High Island Reservoir

High Island Reservoir was the last and grandest of Hong Kong’s reservoirs, built in the 1970s to try and meet the fast growing water demands of the expanding city and associated industries. Like Plover Cove Reservoir in the northeast New Territories, which was completed in 1968, it was built on the coast rather than within a stream valley: two dams were built to connect High Island to the peninsula, and so form a reservoir in the former Kon Mun Strait.

High Island Reservoir from the west

            Before work could begin on the main dams, two cofferdams were built, to hold back the sea and create dry land behind them. These were also retained as protective structures, While the western dam faced the sheltered waters of Port Shelter, the east dam was exposed to the South China Sea – and to the full force of waves crashing inshore during typhoons. These waves could be up to 12 metres high, and to counter them, the engineers used a new South African invention: dolosse.

            Dolosse are huge concrete blocks – those at High Island Reservoir weigh 25 tonnes each – and are shaped rather like a letter “H” with one side twisted by 90 degrees. They were invented in the 1960s by a South African engineer who wanted to protect a harbour using shapes that would interlock yet could be “sprinkled” into place. He thought of dolosse – which till then were South African children’s toys made of goat or sheep knucklebones, and when he used the concrete shapes to armour his breakwater they indeed absorbed the force of waves: “When high seas hit them, the water all but disappeared—no slaps like thunder, no geysers in the air,” wrote John McPhee in Giving Good Weight.

            Some 7000 dolosse were used to armour the eastern cofferdam.

            With the cofferdams in place, work began on the main dams, initially involving clearing the construction sites to the bedrock. Once completed, the east dam was 486 metres long and 106 metres high; the west dam was 753 metres long and 101 metres high. The High Island Reservoir scheme also included 40 kilometres of tunnels, including a tunnel from Pak Tam Chung to a treatment works in Sha Tin. Construction began in 1971, and the reservoir opened seven years later. It catches and stores rain falling on an area of 70 square kilometres over Sai Kung, Ma On Shan and Sha Tin, and can store 281 million cubic metres of water.

            Ten villages were affected by the project – some were submerged, others had far less water available for agriculture. Though the government relocated 300 to 400 people to Sai Kung, and to Sam Mun Tsai New Village, and paid some compensation for land, the villages were unhappy as the project impaired their traditional rights and the compensation was only a fraction of the market value.

            Plants and shells were found as the construction sites were excavated.

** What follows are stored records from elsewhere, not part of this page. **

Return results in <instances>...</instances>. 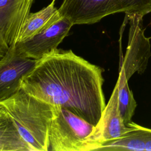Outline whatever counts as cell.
<instances>
[{
    "mask_svg": "<svg viewBox=\"0 0 151 151\" xmlns=\"http://www.w3.org/2000/svg\"><path fill=\"white\" fill-rule=\"evenodd\" d=\"M104 70L71 50L56 48L37 61L21 81L29 94L65 108L96 126L106 107Z\"/></svg>",
    "mask_w": 151,
    "mask_h": 151,
    "instance_id": "1",
    "label": "cell"
},
{
    "mask_svg": "<svg viewBox=\"0 0 151 151\" xmlns=\"http://www.w3.org/2000/svg\"><path fill=\"white\" fill-rule=\"evenodd\" d=\"M55 107L20 88L0 101V112L12 121L30 151L48 150V132Z\"/></svg>",
    "mask_w": 151,
    "mask_h": 151,
    "instance_id": "2",
    "label": "cell"
},
{
    "mask_svg": "<svg viewBox=\"0 0 151 151\" xmlns=\"http://www.w3.org/2000/svg\"><path fill=\"white\" fill-rule=\"evenodd\" d=\"M58 9L73 25L93 24L116 13L144 17L151 12V0H63Z\"/></svg>",
    "mask_w": 151,
    "mask_h": 151,
    "instance_id": "3",
    "label": "cell"
},
{
    "mask_svg": "<svg viewBox=\"0 0 151 151\" xmlns=\"http://www.w3.org/2000/svg\"><path fill=\"white\" fill-rule=\"evenodd\" d=\"M55 107L48 151H85L86 140L95 126L65 108Z\"/></svg>",
    "mask_w": 151,
    "mask_h": 151,
    "instance_id": "4",
    "label": "cell"
},
{
    "mask_svg": "<svg viewBox=\"0 0 151 151\" xmlns=\"http://www.w3.org/2000/svg\"><path fill=\"white\" fill-rule=\"evenodd\" d=\"M126 15L129 24L128 42L119 70H123L129 80L134 73L142 74L145 71L151 56V45L150 38L145 35L143 16L138 14Z\"/></svg>",
    "mask_w": 151,
    "mask_h": 151,
    "instance_id": "5",
    "label": "cell"
},
{
    "mask_svg": "<svg viewBox=\"0 0 151 151\" xmlns=\"http://www.w3.org/2000/svg\"><path fill=\"white\" fill-rule=\"evenodd\" d=\"M119 88V80L117 78L110 98L106 105L99 123L86 140L85 151L94 150L99 143L120 137L135 129L133 122L127 126L120 114L118 106Z\"/></svg>",
    "mask_w": 151,
    "mask_h": 151,
    "instance_id": "6",
    "label": "cell"
},
{
    "mask_svg": "<svg viewBox=\"0 0 151 151\" xmlns=\"http://www.w3.org/2000/svg\"><path fill=\"white\" fill-rule=\"evenodd\" d=\"M73 26V24L67 18L61 15L31 40L17 43L14 46L21 55L38 60L57 48Z\"/></svg>",
    "mask_w": 151,
    "mask_h": 151,
    "instance_id": "7",
    "label": "cell"
},
{
    "mask_svg": "<svg viewBox=\"0 0 151 151\" xmlns=\"http://www.w3.org/2000/svg\"><path fill=\"white\" fill-rule=\"evenodd\" d=\"M37 61L19 54L15 46L9 48L0 61V101L20 88L21 79L33 68Z\"/></svg>",
    "mask_w": 151,
    "mask_h": 151,
    "instance_id": "8",
    "label": "cell"
},
{
    "mask_svg": "<svg viewBox=\"0 0 151 151\" xmlns=\"http://www.w3.org/2000/svg\"><path fill=\"white\" fill-rule=\"evenodd\" d=\"M34 0H0V34L10 48L17 41Z\"/></svg>",
    "mask_w": 151,
    "mask_h": 151,
    "instance_id": "9",
    "label": "cell"
},
{
    "mask_svg": "<svg viewBox=\"0 0 151 151\" xmlns=\"http://www.w3.org/2000/svg\"><path fill=\"white\" fill-rule=\"evenodd\" d=\"M55 0L41 10L28 15L17 39V43L27 41L61 16L55 6ZM16 43V44H17Z\"/></svg>",
    "mask_w": 151,
    "mask_h": 151,
    "instance_id": "10",
    "label": "cell"
},
{
    "mask_svg": "<svg viewBox=\"0 0 151 151\" xmlns=\"http://www.w3.org/2000/svg\"><path fill=\"white\" fill-rule=\"evenodd\" d=\"M134 130L120 137L99 143L94 150H145L146 133L144 127L133 122Z\"/></svg>",
    "mask_w": 151,
    "mask_h": 151,
    "instance_id": "11",
    "label": "cell"
},
{
    "mask_svg": "<svg viewBox=\"0 0 151 151\" xmlns=\"http://www.w3.org/2000/svg\"><path fill=\"white\" fill-rule=\"evenodd\" d=\"M30 151L11 119L0 112V151Z\"/></svg>",
    "mask_w": 151,
    "mask_h": 151,
    "instance_id": "12",
    "label": "cell"
},
{
    "mask_svg": "<svg viewBox=\"0 0 151 151\" xmlns=\"http://www.w3.org/2000/svg\"><path fill=\"white\" fill-rule=\"evenodd\" d=\"M119 88L118 91V106L120 114L124 124L129 126L132 122V119L134 114L137 103L134 98L133 92L130 89L124 72L119 70Z\"/></svg>",
    "mask_w": 151,
    "mask_h": 151,
    "instance_id": "13",
    "label": "cell"
},
{
    "mask_svg": "<svg viewBox=\"0 0 151 151\" xmlns=\"http://www.w3.org/2000/svg\"><path fill=\"white\" fill-rule=\"evenodd\" d=\"M9 49V47L0 34V61L4 57Z\"/></svg>",
    "mask_w": 151,
    "mask_h": 151,
    "instance_id": "14",
    "label": "cell"
},
{
    "mask_svg": "<svg viewBox=\"0 0 151 151\" xmlns=\"http://www.w3.org/2000/svg\"><path fill=\"white\" fill-rule=\"evenodd\" d=\"M146 133V141H145V150L151 151V129L144 127Z\"/></svg>",
    "mask_w": 151,
    "mask_h": 151,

There were logs and nuts that were over 40,000 years old, showing there was then a tropical oak forest here. There were also remains from 8000-year old mangrove swamps.

Flora and Fauna

After the Second World War, work began on reforesting hillsides that had been cleared during centuries of human occupation. Sai Kung village communities were especially cooperative, and by 1952 the Sai Kung Peninsula was being transformed into one of Hong Kong’s most beautiful forest areas. 

A key species planted was Chinese Red Pine Pinus massoniana, but by the 1970s many of the pines were killed by nematode parasites carried by beetles. Broadleaf trees have grown in their place, so there are now expanses of young woodland with native species such as Chinese Tallow Tree Sapium sebiferum, Machilus species, Fragrant Litsea Litsea cubeba, Lance-leaved Sterculia Sterculia lanceolata and Ivy TreeSchefflera heptaphylla.

The grassland, scrub and secondary woodland are home to fair numbers of larger animals such as Wild Boar, Masked Palm Civets, Small Asian Porcupines Hystrix brachyura, Leopard Cats Felis bengalensis and Burmese Pythons Python molurus bivittatus. This is not, however, a perfect sanctuary, as shown by reports of people from mainland China uprooting and stealing Buddhist Pines Podocarpus macrophyllus from the Sai Kung Peninusula. 

Marine life is diverse, including hard corals – which in the relatively clear, oceanic waters of Long Ke Wan are found at depths down to ten metres.